GMON Software Health Monitor

Extended RS232 Information and Trouble Shooting

The serial RS232 interface

The RS232 is an quite old but reliable interface for data exchange with relatively slowly external devices. The connection needs a special cable with so called DB9 or even DB25 connectors. There are one or two connectors on a common standard PCs with the following pin layout:

RS232 DB9 Pin Layout
RS232 DB9 Pinout

A little Theory: The data exchange takes place in a asynchronical and voltage driven way on a transmission line (TX Transmit data) and a receiver line (RX Receive data). All other signals are be used for setting and testing of status information. Asynchronical means that there is no clock line. Voltage driven means that you can measure the voltage at the signal lines with common measurement devices or oscilloscopes. According to then RS232 standard, a logical 1 (Mark) should be found between -3 and -15V, a logical 0 (Space) between +3 and +15V. Voltages between -3 and +3V are undefined. The voltages are measured relative to the signal ground (GND) and are placed between 9 and 12V in general. The transmission rates are generally between 1200 and 115200 bit per second (Baud). It is important, that sender and receiver have the same transmission rate.

Attention: For a working data exchange the TX line of the sender must be connected to the RX line of the receiver. Therefore you need the right cable. Unfortunately there are several possibilities and you can't use every RS232 cable, even though the connectors fit. In the worst case you short circuit two sender lines and that may lead to hardware defects.

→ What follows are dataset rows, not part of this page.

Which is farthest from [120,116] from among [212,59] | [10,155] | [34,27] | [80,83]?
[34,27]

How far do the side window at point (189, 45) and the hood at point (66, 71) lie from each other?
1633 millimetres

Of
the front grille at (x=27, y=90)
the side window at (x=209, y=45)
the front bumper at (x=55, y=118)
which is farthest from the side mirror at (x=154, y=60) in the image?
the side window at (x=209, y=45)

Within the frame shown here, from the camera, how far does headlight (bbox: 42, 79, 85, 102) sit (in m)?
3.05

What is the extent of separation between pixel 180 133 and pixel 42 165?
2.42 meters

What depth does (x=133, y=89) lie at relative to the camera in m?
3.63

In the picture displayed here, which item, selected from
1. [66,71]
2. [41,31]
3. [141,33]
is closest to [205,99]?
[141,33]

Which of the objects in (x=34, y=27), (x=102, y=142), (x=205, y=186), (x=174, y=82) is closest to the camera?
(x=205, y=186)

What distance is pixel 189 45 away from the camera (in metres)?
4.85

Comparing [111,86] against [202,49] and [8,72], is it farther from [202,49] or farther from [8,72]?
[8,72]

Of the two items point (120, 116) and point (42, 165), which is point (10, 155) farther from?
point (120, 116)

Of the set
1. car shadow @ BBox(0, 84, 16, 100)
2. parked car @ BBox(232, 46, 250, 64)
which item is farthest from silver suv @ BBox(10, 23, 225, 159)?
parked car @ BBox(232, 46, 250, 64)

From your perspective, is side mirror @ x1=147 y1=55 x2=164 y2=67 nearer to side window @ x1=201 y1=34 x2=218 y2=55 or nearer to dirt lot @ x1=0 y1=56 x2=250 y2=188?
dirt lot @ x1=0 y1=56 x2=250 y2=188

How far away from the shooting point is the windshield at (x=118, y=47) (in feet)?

The maximum length of a RS232 cable depends on the quality of the cable (capacity and protection) and the transmission rate. At 9600Baud and less the cable can be up to 100m long. At 19200Baud and more the cable should not be longer than 15m.

Trouble Shooting

Defects in the RS232 hardware can lead to very different errors, from total crash to occasionally  transmission errors.
You can easily test the hardware with a temporary bridge between sender line TX and receiver line RX. Than all sent data will be received and should be equal when the hardware works correctly. You can use test connectors as temporary bridge between RX and TX which you can simply create by yourself. You need a common DB9 female connector and solder a wire between pin 2 and pin 3.  Complicated test connectors have additionally bridges between the status lines for testing uses (View from behind, Solder side):

RS232 DB9 Simple Bridge
RS232 DB9 Profi Bridge

Now you need a corresponding software. In the simple case you can use the Windows HyperTerminal to test with the Simple Bridge connector if all sent signs will be received. Additionally you can use our own software for special diagnostic test on Tanita scales:


Download RS232 test software

Test connection to scale: Choose the COMx interface from the field "RS232-Port", on which the scale is connected. The scale type from the field "Scale pre settings" defines automatically the right baud rate and data type. Not every scale has a bidirectional interface. Some can only send data for instance when the scaling process is finished. In this case the "Output" field is disabled. Otherwise you can enter for instance the command W? and commit with the enter key. The scale should answer with a type number. If you can repeat this without any errors, the connection is basically all right.

Hardware check with test connector: With the button "Hardware Check..." you can run a transmission test with the Simple or Profi Bridge connector. If you use an USB RS232 converter you should only use the Simple RX-TX test, because some converter produce strange status signals.

You can switch the status lines with a mouse click on the DTR and RTS check boxes. The status signals DSR, CTS, DCD and RI change accordingly to the connected device. For instance when using the Profi Bridge connector the DTR is connected with DSR/DCD and RTS with CTS/RI.

Trouble Shooting with Oscillographe

A good electrical engineer will not give up at a failed software test. You can very well view an analyze the signals with a memory oscilloscope. The professional can even recognize the content of the data.

Correct Signal (TX/19200Baud):
Example for a defective USB-RS232 converter:

At a transmission rate of 19200 baud every data bit is 52┬Ás long. In the left picture the voltages are in the correct range of -10 and +10V and the edges are steep enough.
In the right pictures you see a data signal mixed with a trouble signal, which can produce occasionally transmission errors. The reason can be a defective charge pump, which produces the +/-9V from 5V in the USB converter. You can throw the USB-RS232 converter into the trash can.

Useful Tools

The service technician, which has to deal with these problems a lot, might use a so called "RS232 Tester". Several distributors sell these devices and are easily found in the Internet. 
You can optically control the status of single signals with these boxes and make out very fast, if there are broken lines or wrong cables.